● **WHAT TO PRODUCE**:
How many lines in the listing below contain the word "green"? Reply with the number only.

● **RECORDS FOR THIS TASK**:
☆ ☆ ☆ ☆

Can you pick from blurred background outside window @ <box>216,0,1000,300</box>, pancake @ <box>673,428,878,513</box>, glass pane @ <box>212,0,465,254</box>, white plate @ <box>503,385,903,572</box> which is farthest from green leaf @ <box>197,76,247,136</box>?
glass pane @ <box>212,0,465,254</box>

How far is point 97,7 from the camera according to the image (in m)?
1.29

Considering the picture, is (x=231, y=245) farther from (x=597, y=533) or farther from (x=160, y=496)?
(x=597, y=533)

☆ ☆ ☆ ☆

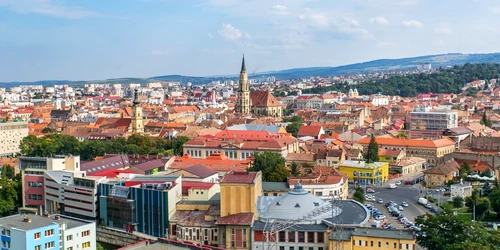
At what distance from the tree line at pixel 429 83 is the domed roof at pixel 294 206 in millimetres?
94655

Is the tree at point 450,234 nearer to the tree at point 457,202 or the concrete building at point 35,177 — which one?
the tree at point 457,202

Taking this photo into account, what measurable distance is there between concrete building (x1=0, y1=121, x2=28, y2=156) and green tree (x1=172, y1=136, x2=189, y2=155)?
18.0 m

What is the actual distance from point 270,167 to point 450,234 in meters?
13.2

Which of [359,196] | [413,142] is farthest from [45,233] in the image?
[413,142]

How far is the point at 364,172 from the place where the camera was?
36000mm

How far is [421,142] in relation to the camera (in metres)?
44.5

☆ ☆ ☆ ☆

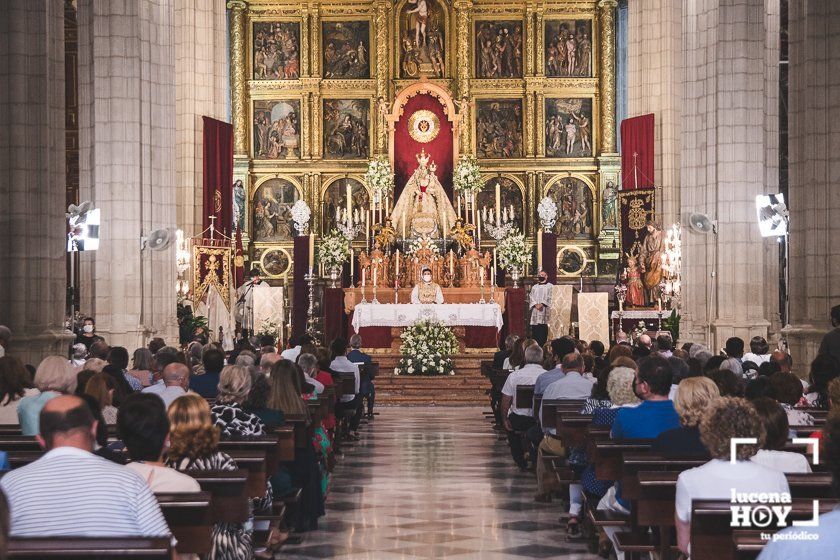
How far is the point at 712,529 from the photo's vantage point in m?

☆ ☆ ☆ ☆

● **ANSWER TO THE TASK**:
2